Led by two other prime ministerial candidates – Conservative Soren Pape Poulsen and Liberal Jakob Ellemann-Jensen – the right wing has not extended the same hand.
Without a clear majority, long negotiations may have to be conducted before a government is formed after the election that could ultimately favor Lokke Rasmussen.
“He’s a wild guy in negotiations,” said Agerup.
“He can basically operate until someone is scared enough to point at him and say, ‘Look, yes, you could be prime minister’.”
It’s a situation like in the hit political drama series “Borgen”, named after the seat of the legislature and executive in Denmark, in which the leader of an imaginary center party subtly maneuvers her way through to become the prime minister.
– Split populist right –
But outside of the fiction, the Social Democrats, the largest party in the country’s political power, “try to play the card in uncertain times that they’re the right party,” according to Rune Stubager, professor of political science at Aarhus University.
Their handling of the Covid-19 pandemic has been widely applauded, despite a stumble when they ordered a huge mink herd of an emergency culling country over fears of a mutant strain of the novel coronavirus. That turned out to be illegal.
With the economy in turmoil, they have since introduced measures to help Danes cope with soaring prices.
They propose a carbon tax on agriculture and a public sector wage increase, while their allies have mainly advocated protecting biodiversity and supporting children and the vulnerable.

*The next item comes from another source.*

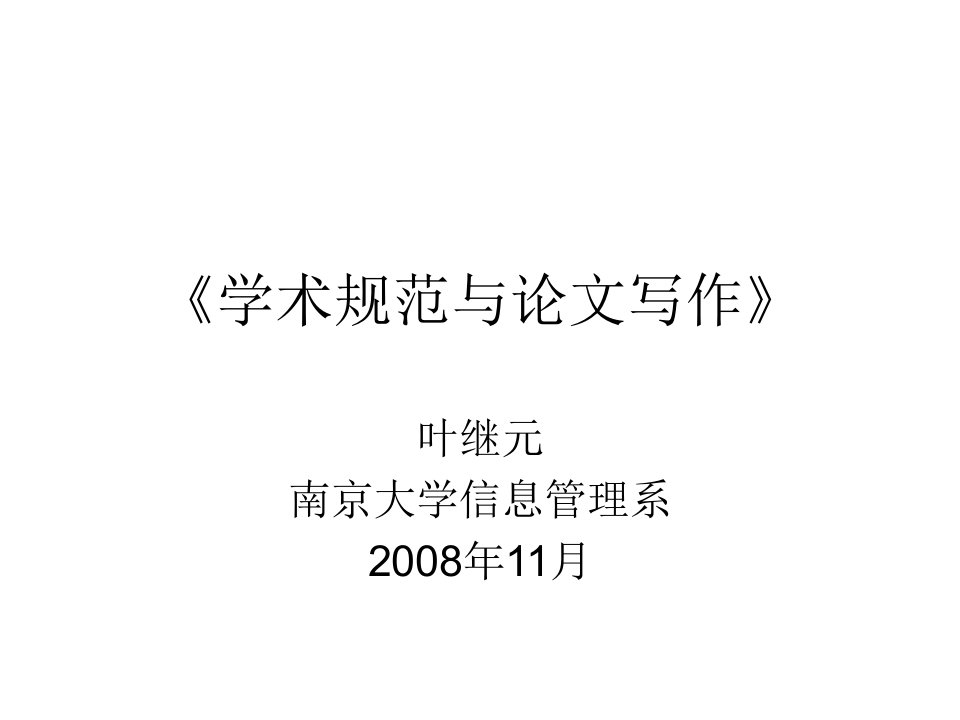 《学术规范与论文写作》

叶继元
南京大学信息管理系
2008年11月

The current government is negotiating with Rwanda to set up a center to house asylum seekers while their applications are being assessed.

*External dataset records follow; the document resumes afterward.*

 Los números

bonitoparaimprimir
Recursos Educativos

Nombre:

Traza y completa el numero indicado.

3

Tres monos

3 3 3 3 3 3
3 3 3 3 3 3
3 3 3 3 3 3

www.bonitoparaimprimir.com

There is a strong consensus in the political landscape to maintain restrictive migration policies, so the issue is rarely up for debate.
“There is a clear consensus in Parliament for strict immigration policies,” said Hansen.
The populist, anti-immigration right is expected to gain more seats in this election, but it is split into three distinct parties that collectively command 15.5 percent of the vote in polls.
“We also have to protect our society and that means we can’t just open our borders,” Bjarke Rubow Jensen, a 35-year-old anthropologist and Social Democrat supporter, summed up the Danish mindset to AFP.